R - how to loop through multiple regex rules instead of an OR statement?

I have a text filed with different types of date formats and its id`s. I need to extract all the strings using regex.
df <- data.frame(id=1:8,text=c("deficit based on wage statement 7/14/ to 7/17/2015.",
"Deficit Due: $1205.73 -$879.63= $326.10 x 70%=$228.2.",
"Deficit Due for 12 wks pd - 7/14/15 thru 10/5/15;Deficit due to wage,",
"statement: 4/22/15 thru 5/12/15,depos transcript 7/10/15 for 7/8/15 depos,",
"difference owed for 4/25/15-5/22/15 10-29-99 Feb. 25, 2009,",
"tpd 4:30:2015 - 5:22:2015--09/26/99, 7-14 1.3.99, 1.3.1999,",
"Medical TREATMENT DATES: 6/30/2015 - 30/06/2015 09/26/1999,",
"4/25/15-5/22/15,Medical 2010-01-29 **2010-01-30 February25,2009, February 25, 2009"))
So far, I have created regex using multiple OR statements.
#Different string patterns
#all day formats
day<-c(31:1,"01","02","03","04","05","06","07","08","09")
day_p<-paste(day,collapse = "|")
day_p <- paste0("(",day_p,")")
#all month formats
month<-c(12:1,"01","02","03","04","05","06","07","08","09")
month_p<-paste(month,collapse="|")
month_p <- paste0("(",month_p,")")
#all year 4 digit formats
year<-"\\d{4}"
year_p<-paste(year,collapse="|")
year_p <- paste0("(",year_p,")")
#all year 2 digit formats
year_i<-"\\d{2}"
year_i_p<-paste(year_i,collapse="|")
year_i_p <- paste0("(",year_i_p,")")
#all seperator symbol
symbol_p<-paste(c("\\.","\\|","\\/","\\-","\\:","\\,"),collapse="|")

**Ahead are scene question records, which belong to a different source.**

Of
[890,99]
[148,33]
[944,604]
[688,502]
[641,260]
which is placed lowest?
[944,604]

symbol_p <- paste0("(",symbol_p,")")
patterns<-paste0("(",month_p,symbol_p,day_p,symbol_p,year_p,")","|",
"(",day_p,symbol_p,month_p,symbol_p,year_p,")","|",
"(",year_p,symbol_p,month_p,symbol_p,day_p,")","|",
"(",month_p,symbol_p,day_p,symbol_p,year_i_p,")","|",
"(",day_p,symbol_p,month_p,symbol_p,year_i_p,")","|",
"(",year_i_p,symbol_p,month_p,symbol_p,day_p,")","|",
"(",month_p,"\\-",day_p,")","|",
"(",day_p,"\\-",month_p,")","|",
"(",month_p,"\\/",day_p,")","|",
"(",day_p,"\\/",month_p,")")
#String extaction
extract= str_extract_all(df$text,patterns)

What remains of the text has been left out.